Wednesday, April 23, 2014

Audit Contractors Unlikely to Duplicate 2013 Medicare Recovery Haul Amid Dispute

Audit Contractors Unlikely to Duplicate 2013 Medicare Recovery Haul Amid Dispute
By Kerry Young, CQ HealthBeat Associate Editor

Recovery audit contractors successfully challenged about $3.7 billion in questionable Medicare payments in fiscal 2013, a success rate they’re unlikely to duplicate any time soon due to constraints Congress imposed on the industry.

The fiscal 2013 results marked a gain of about 60 percent, compared to the $2.3 billion recovered for Medicare in the previous year, according to an April Department of Health and Human Services inspector general’s report.
“At the end of fiscal year 2013, the Recovery Audit Contractor program was returning over $1 billion per quarter to the Medicare Trust Fund,” said Rebecca Reeves, a spokeswoman for the American Coalition for Healthcare Claims Integrity, which represents these auditing firms, in a statement. “The recent constraints place on the RAC program will dramatically reduce this pace.”

Hospitals, the main target of the contractors, have since succeeded in getting Congress to at least temporarily rein in these firms. A “doc fix” bill (PL 113-93) largely sidelined the contractors through March 2015. Intended primarily to stop a mandated cut in doctors’ pay, the measure also would delay some enforcement of a controversial two-midnight rule on hospital stays used to assess whether Medicare admissions were legitimate.

Hospitals have been fighting the policy, saying they could absorb significant losses if auditors successfully challenge decisions to admit patients for stays lasting less than two days (See CQ HealthBeat, Feb. 7, 2014 ). The American Hospital Association last week said that it filed two related lawsuits against HHS challenging the two-midnight rule. The actions contend that provisions in the Centers for Medicare & Medicaid Services’ final inpatient prospective payment rule for 2014 “burden hospitals with unlawful arbitrary standards and documentation requirements and deprive hospitals of proper Medicare reimbursement for caring for patients.”

Seeking to address disputes between the contractors and the hospitals on what constitutes an appropriate inpatient stay, CMS last year put forward a new test for deciding this question. To be considered an inpatient stay, the admitting physician must expect that the patient will need care in the hospital for a period spanning at least two midnights.
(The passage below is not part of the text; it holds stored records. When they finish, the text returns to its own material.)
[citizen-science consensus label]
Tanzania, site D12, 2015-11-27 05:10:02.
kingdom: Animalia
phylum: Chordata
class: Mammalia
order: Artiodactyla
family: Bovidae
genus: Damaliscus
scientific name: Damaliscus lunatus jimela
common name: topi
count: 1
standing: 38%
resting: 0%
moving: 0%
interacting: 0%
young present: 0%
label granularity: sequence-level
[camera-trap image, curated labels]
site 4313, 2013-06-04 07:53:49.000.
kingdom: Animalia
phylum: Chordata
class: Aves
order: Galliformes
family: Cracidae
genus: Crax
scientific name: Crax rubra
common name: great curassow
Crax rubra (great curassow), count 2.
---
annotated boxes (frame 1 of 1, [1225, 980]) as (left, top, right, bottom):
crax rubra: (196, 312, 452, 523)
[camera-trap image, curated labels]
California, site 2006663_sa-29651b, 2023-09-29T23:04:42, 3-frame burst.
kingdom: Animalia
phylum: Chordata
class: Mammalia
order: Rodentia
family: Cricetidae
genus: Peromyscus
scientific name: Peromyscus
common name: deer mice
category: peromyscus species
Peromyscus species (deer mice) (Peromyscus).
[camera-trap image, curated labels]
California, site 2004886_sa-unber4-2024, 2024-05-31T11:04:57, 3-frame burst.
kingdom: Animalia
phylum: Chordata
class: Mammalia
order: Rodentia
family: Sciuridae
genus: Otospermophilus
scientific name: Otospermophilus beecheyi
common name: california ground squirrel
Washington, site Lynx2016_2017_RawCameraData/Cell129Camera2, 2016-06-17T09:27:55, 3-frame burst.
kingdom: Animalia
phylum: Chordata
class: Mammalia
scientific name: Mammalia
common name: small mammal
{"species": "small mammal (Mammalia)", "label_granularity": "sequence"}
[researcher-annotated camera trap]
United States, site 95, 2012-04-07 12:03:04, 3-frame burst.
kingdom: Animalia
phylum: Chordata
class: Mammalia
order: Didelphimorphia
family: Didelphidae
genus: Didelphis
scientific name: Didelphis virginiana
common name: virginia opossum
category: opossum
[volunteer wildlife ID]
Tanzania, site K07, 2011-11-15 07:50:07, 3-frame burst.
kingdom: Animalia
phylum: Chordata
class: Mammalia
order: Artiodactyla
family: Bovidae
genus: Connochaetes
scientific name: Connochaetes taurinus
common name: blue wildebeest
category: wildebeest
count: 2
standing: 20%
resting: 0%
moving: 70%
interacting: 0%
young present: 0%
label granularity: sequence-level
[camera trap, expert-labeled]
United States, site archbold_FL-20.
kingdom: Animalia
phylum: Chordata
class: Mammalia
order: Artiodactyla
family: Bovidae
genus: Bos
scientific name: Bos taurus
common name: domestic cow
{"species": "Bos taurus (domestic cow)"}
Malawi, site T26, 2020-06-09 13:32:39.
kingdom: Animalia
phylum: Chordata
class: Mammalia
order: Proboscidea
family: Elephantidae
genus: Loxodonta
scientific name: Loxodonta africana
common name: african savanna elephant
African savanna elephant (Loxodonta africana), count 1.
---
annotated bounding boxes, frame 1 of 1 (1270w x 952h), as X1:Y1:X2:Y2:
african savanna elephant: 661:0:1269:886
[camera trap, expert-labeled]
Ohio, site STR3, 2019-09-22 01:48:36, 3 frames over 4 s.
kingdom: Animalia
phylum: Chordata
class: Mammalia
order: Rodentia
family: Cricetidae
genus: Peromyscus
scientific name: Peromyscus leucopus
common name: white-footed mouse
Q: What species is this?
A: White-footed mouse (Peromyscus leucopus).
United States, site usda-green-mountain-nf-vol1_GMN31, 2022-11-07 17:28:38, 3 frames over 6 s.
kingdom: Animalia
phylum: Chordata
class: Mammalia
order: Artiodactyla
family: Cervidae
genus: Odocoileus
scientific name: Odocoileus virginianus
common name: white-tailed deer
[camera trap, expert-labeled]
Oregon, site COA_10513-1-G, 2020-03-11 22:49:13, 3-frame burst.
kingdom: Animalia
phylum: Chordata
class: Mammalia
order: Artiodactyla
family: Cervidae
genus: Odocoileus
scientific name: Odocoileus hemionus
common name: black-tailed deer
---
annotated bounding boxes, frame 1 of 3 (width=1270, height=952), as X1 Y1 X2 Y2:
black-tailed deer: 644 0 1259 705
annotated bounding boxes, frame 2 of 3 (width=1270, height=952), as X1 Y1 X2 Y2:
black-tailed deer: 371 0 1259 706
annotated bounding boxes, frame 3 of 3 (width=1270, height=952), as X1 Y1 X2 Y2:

The hospital trade group contends that CMS’s own data show that many conditions, including heart attacks, concussions and even “comas without complications” and surgeries such as appendectomies and mastectomies routinely involve short stays that don’t span two midnights. The hospital group said that the two-midnight standard “defies common sense.”

“The word ‘inpatient’ simply doesn’t mean ‘a person who stays in the hospital until Day 3,’ and CMS is not at liberty to change the meaning of words to save money,” the association said in its legal filing.
Hospitals have much to lose. Medicare generally pays them more if a patient is considered admitted and thus qualifies for the federal health program’s Part A payments. Part B is in general intended for payment for outpatient care.

“(T)ypically, years later— a RAC will overrule the physician’s decision to admit the patient on the ground that, in the RAC’s opinion, the patient could have been treated in the outpatient setting, and as a result, CMS will take back the entire Part A payment amount,” the hospital association said in its legal brief, which was filed in the U.S. District Court for the District of Columbia.

While Congress may not address the rule or other health policy in the months ahead, lawmakers have shown interest in the issue. Rep. Sam Graves, R-Mo., has at least 111 Republican and 93 Democratic backers for a bill (HR 1250) that would add new requirements on the contractors. The bill, first introduced in March 2013, has been attracting support at a steady pace since, gaining eight new cosponsors last month. The measure also would also provide the hospitals with potential aid, such as a provision requiring that a physician review each claim denial of a claim for medical necessity made by an employee of the contractor who is not a physician.

But the recovery audit contractors do have support from groups such as Citizens Against Government Waste, which has blasted Graves’ bill.

“Perhaps unsurprisingly, the success of recovery auditors in particular has raised hackles among providers, particularly hospitals, whose claims constituted the vast majority (88 percent) of the overpayments identified by the RACs. Even though the hospitals were not entitled to the money in the first place, they have called RACs `bounty hunters,’ complaining that their contingency fee compensation model pushes them to be exceedingly aggressive in challenging claims,” the group said in its statement about the Graves bill.